PROBLEM TO SOLVE — Reproduce the whole listing, character for character.

MATERIAL PROVIDED —

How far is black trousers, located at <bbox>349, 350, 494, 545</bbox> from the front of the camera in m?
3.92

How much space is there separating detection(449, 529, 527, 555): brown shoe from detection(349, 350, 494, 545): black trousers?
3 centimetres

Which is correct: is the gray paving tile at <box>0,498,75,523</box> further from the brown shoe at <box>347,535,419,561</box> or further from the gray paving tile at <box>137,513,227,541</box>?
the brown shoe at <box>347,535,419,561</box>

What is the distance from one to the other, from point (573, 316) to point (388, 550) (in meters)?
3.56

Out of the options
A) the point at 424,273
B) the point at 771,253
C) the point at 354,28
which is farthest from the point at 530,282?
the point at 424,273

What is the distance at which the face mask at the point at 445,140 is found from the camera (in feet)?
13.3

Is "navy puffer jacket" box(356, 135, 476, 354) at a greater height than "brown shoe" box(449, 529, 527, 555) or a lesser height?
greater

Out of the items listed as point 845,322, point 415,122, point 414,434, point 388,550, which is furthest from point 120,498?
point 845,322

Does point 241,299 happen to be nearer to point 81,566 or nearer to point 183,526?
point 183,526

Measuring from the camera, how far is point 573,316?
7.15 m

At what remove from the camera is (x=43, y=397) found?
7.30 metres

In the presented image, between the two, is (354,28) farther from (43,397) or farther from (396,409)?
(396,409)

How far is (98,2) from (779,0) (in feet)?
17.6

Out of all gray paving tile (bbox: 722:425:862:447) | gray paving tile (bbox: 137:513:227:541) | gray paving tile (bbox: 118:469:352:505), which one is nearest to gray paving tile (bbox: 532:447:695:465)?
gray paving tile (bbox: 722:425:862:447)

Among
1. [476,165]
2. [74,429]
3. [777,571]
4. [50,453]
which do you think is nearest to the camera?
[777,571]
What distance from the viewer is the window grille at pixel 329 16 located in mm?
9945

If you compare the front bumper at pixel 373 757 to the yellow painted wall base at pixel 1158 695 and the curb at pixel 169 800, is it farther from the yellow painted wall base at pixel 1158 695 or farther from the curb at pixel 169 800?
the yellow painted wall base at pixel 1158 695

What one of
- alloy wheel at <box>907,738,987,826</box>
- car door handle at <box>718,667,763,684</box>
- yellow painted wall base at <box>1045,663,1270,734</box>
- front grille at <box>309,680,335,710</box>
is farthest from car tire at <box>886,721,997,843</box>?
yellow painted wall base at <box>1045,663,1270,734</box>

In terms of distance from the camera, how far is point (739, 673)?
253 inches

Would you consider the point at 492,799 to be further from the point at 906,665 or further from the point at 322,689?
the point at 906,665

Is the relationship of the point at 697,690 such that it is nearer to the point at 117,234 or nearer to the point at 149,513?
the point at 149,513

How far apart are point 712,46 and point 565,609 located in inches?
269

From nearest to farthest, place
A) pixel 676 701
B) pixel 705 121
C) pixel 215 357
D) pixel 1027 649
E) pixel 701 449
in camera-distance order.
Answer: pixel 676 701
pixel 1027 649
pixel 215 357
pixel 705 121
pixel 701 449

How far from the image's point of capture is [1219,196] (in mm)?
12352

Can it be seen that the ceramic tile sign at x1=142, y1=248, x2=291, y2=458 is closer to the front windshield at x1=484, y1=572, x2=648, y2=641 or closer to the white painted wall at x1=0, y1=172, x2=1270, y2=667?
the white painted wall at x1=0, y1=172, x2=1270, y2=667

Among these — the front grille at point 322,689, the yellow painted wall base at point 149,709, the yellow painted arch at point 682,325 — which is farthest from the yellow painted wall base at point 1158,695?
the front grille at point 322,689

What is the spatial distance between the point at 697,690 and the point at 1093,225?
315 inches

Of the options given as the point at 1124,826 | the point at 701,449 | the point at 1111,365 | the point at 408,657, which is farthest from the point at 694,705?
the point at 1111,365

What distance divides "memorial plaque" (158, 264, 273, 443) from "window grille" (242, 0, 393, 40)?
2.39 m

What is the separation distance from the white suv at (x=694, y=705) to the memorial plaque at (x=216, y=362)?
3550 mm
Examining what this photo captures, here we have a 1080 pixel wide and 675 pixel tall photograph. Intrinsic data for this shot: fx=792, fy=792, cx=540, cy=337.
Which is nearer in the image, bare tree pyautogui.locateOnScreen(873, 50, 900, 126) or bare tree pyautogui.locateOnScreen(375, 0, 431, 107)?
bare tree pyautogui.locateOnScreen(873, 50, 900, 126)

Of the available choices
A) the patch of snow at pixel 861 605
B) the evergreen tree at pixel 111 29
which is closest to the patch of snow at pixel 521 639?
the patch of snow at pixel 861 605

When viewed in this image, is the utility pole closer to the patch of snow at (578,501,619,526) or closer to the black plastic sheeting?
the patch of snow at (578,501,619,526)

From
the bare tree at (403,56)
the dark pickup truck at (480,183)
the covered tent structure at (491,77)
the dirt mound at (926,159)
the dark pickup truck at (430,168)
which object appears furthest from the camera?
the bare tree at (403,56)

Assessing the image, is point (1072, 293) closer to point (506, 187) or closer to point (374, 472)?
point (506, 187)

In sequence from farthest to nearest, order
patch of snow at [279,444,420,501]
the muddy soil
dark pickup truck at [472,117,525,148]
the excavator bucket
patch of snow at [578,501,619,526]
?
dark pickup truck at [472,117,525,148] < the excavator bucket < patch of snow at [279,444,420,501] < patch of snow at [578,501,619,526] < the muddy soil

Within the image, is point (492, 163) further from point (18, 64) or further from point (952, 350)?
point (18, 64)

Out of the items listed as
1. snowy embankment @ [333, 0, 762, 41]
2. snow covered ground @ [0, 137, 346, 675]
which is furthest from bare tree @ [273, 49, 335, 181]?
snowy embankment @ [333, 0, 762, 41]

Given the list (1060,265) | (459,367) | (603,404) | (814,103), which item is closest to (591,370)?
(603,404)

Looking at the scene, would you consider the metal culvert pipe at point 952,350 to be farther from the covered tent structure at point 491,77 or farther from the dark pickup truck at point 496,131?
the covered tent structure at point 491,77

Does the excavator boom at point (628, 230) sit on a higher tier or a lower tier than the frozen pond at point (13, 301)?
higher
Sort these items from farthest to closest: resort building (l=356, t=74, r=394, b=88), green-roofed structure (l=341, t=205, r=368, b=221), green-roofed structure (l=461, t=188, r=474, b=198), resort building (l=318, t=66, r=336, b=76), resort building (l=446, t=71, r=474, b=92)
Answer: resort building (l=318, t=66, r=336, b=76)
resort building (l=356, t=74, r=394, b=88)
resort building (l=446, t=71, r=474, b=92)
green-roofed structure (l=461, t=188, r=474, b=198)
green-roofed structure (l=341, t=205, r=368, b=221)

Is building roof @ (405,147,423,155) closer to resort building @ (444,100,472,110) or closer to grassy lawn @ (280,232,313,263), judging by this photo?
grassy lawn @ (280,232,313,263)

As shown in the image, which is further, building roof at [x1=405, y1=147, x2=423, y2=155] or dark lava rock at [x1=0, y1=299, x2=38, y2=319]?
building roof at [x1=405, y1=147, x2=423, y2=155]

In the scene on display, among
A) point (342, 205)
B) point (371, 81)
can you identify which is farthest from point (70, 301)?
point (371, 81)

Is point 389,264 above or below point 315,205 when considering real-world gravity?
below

REPLY TO THE EXERCISE —
How far is black trousers, located at <bbox>349, 350, 494, 545</bbox> from the front of the camera in m?
3.92

How much space is there separating detection(449, 529, 527, 555): brown shoe from detection(349, 350, 494, 545): black trousers?
3 centimetres

Which is correct: is the gray paving tile at <box>0,498,75,523</box> further from the brown shoe at <box>347,535,419,561</box> or further from the gray paving tile at <box>137,513,227,541</box>?
the brown shoe at <box>347,535,419,561</box>

What is the distance from one to the other, from point (573, 316) to point (388, 550) (in meters)?
3.56

Out of the options
A) the point at 424,273
B) the point at 771,253
C) the point at 354,28
which is farthest from the point at 530,282?
the point at 424,273

What is the distance at which the face mask at the point at 445,140 is found from the camera (in feet)?
13.3

Is "navy puffer jacket" box(356, 135, 476, 354) at a greater height than "brown shoe" box(449, 529, 527, 555) or a lesser height?
greater

Out of the items listed as point 845,322, point 415,122, point 414,434, point 388,550, which is furthest from point 120,498?
point 845,322

Does point 241,299 happen to be nearer to point 81,566 or nearer to point 183,526?
point 183,526

Measuring from the camera, how far is point 573,316?
7.15 m

At what remove from the camera is (x=43, y=397) found?
7.30 metres

In the presented image, between the two, is (354,28) farther from (43,397) or farther from (396,409)?
(396,409)

How far is (98,2) from (779,0) (in feet)?
17.6

Out of all gray paving tile (bbox: 722:425:862:447) | gray paving tile (bbox: 137:513:227:541) | gray paving tile (bbox: 118:469:352:505), which one is nearest to gray paving tile (bbox: 532:447:695:465)?
gray paving tile (bbox: 722:425:862:447)

Among
1. [476,165]
2. [74,429]
3. [777,571]
4. [50,453]
which do you think is nearest to the camera?
[777,571]
What distance from the viewer is the window grille at pixel 329 16 located in mm?
9945

If you compare the front bumper at pixel 373 757 to the yellow painted wall base at pixel 1158 695 and the curb at pixel 169 800, is it farther from the yellow painted wall base at pixel 1158 695 or farther from the curb at pixel 169 800?
the yellow painted wall base at pixel 1158 695

What one of
- alloy wheel at <box>907,738,987,826</box>
- car door handle at <box>718,667,763,684</box>
- yellow painted wall base at <box>1045,663,1270,734</box>
- front grille at <box>309,680,335,710</box>
is farthest from car tire at <box>886,721,997,843</box>?
yellow painted wall base at <box>1045,663,1270,734</box>

In terms of distance from the camera, how far is point (739, 673)?
253 inches

Would you consider the point at 492,799 to be further from the point at 906,665 or further from the point at 322,689?
the point at 906,665

Is the relationship of the point at 697,690 such that it is nearer to the point at 117,234 or nearer to the point at 149,513?
the point at 149,513

How far apart are point 712,46 and point 565,609 located in inches?
269

From nearest to farthest, place
A) pixel 676 701
B) pixel 705 121
C) pixel 215 357
D) pixel 1027 649
E) pixel 701 449
in camera-distance order.
Answer: pixel 676 701
pixel 1027 649
pixel 215 357
pixel 705 121
pixel 701 449

How far from the image's point of capture is [1219,196] (in mm)?
12352

Can it be seen that the ceramic tile sign at x1=142, y1=248, x2=291, y2=458 is closer to the front windshield at x1=484, y1=572, x2=648, y2=641 or closer to the white painted wall at x1=0, y1=172, x2=1270, y2=667?
the white painted wall at x1=0, y1=172, x2=1270, y2=667

Among these — the front grille at point 322,689, the yellow painted wall base at point 149,709, the yellow painted arch at point 682,325 — which is farthest from the yellow painted wall base at point 1158,695?
the front grille at point 322,689

What is the spatial distance between the point at 697,690 and the point at 1093,225?
315 inches

Of the options given as the point at 1124,826 | the point at 701,449 | the point at 1111,365 | the point at 408,657, which is farthest from the point at 694,705?
the point at 1111,365

What distance divides "memorial plaque" (158, 264, 273, 443) from "window grille" (242, 0, 393, 40)?
2.39 m

What is the separation distance from the white suv at (x=694, y=705) to the memorial plaque at (x=216, y=362)?
3550 mm
Examining what this photo captures, here we have a 1080 pixel wide and 675 pixel tall photograph. Intrinsic data for this shot: fx=792, fy=792, cx=540, cy=337.
Which is nearer in the image, bare tree pyautogui.locateOnScreen(873, 50, 900, 126) or bare tree pyautogui.locateOnScreen(375, 0, 431, 107)?
bare tree pyautogui.locateOnScreen(873, 50, 900, 126)

Of the available choices
A) the patch of snow at pixel 861 605
B) the evergreen tree at pixel 111 29
which is closest to the patch of snow at pixel 521 639?
the patch of snow at pixel 861 605

When viewed in this image, is the utility pole closer to the patch of snow at (578,501,619,526) or closer to the black plastic sheeting?
the patch of snow at (578,501,619,526)

From
the bare tree at (403,56)
the dark pickup truck at (480,183)
the covered tent structure at (491,77)
the dirt mound at (926,159)
the dark pickup truck at (430,168)
which object appears furthest from the camera?
the bare tree at (403,56)

Assessing the image, is point (1072, 293) closer to point (506, 187) or closer to point (374, 472)?
point (506, 187)

In sequence from farthest to nearest, order
patch of snow at [279,444,420,501]
the muddy soil
dark pickup truck at [472,117,525,148]
the excavator bucket
patch of snow at [578,501,619,526]
?
dark pickup truck at [472,117,525,148] < the excavator bucket < patch of snow at [279,444,420,501] < patch of snow at [578,501,619,526] < the muddy soil

Within the image, is point (492, 163) further from point (18, 64) or further from point (952, 350)?
point (18, 64)

Out of the items listed as
1. snowy embankment @ [333, 0, 762, 41]
2. snow covered ground @ [0, 137, 346, 675]
which is furthest from bare tree @ [273, 49, 335, 181]?
snowy embankment @ [333, 0, 762, 41]

Given the list (1060,265) | (459,367) | (603,404) | (814,103), which item is closest to (591,370)?
(603,404)

Looking at the scene, would you consider the metal culvert pipe at point 952,350 to be farther from the covered tent structure at point 491,77 or farther from the dark pickup truck at point 496,131?
the covered tent structure at point 491,77

Does the excavator boom at point (628, 230) sit on a higher tier or a lower tier than the frozen pond at point (13, 301)?
higher
Sort these items from farthest to closest: resort building (l=356, t=74, r=394, b=88), green-roofed structure (l=341, t=205, r=368, b=221), green-roofed structure (l=461, t=188, r=474, b=198), resort building (l=318, t=66, r=336, b=76), resort building (l=446, t=71, r=474, b=92)
Answer: resort building (l=318, t=66, r=336, b=76)
resort building (l=356, t=74, r=394, b=88)
resort building (l=446, t=71, r=474, b=92)
green-roofed structure (l=461, t=188, r=474, b=198)
green-roofed structure (l=341, t=205, r=368, b=221)

Is building roof @ (405,147,423,155) closer to resort building @ (444,100,472,110) or closer to grassy lawn @ (280,232,313,263), judging by this photo?
grassy lawn @ (280,232,313,263)

As shown in the image, which is further, building roof at [x1=405, y1=147, x2=423, y2=155] or dark lava rock at [x1=0, y1=299, x2=38, y2=319]?
building roof at [x1=405, y1=147, x2=423, y2=155]

In the scene on display, among
A) point (342, 205)
B) point (371, 81)
can you identify which is farthest from point (70, 301)?
point (371, 81)

Is point 389,264 above or below point 315,205 when considering real-world gravity?
below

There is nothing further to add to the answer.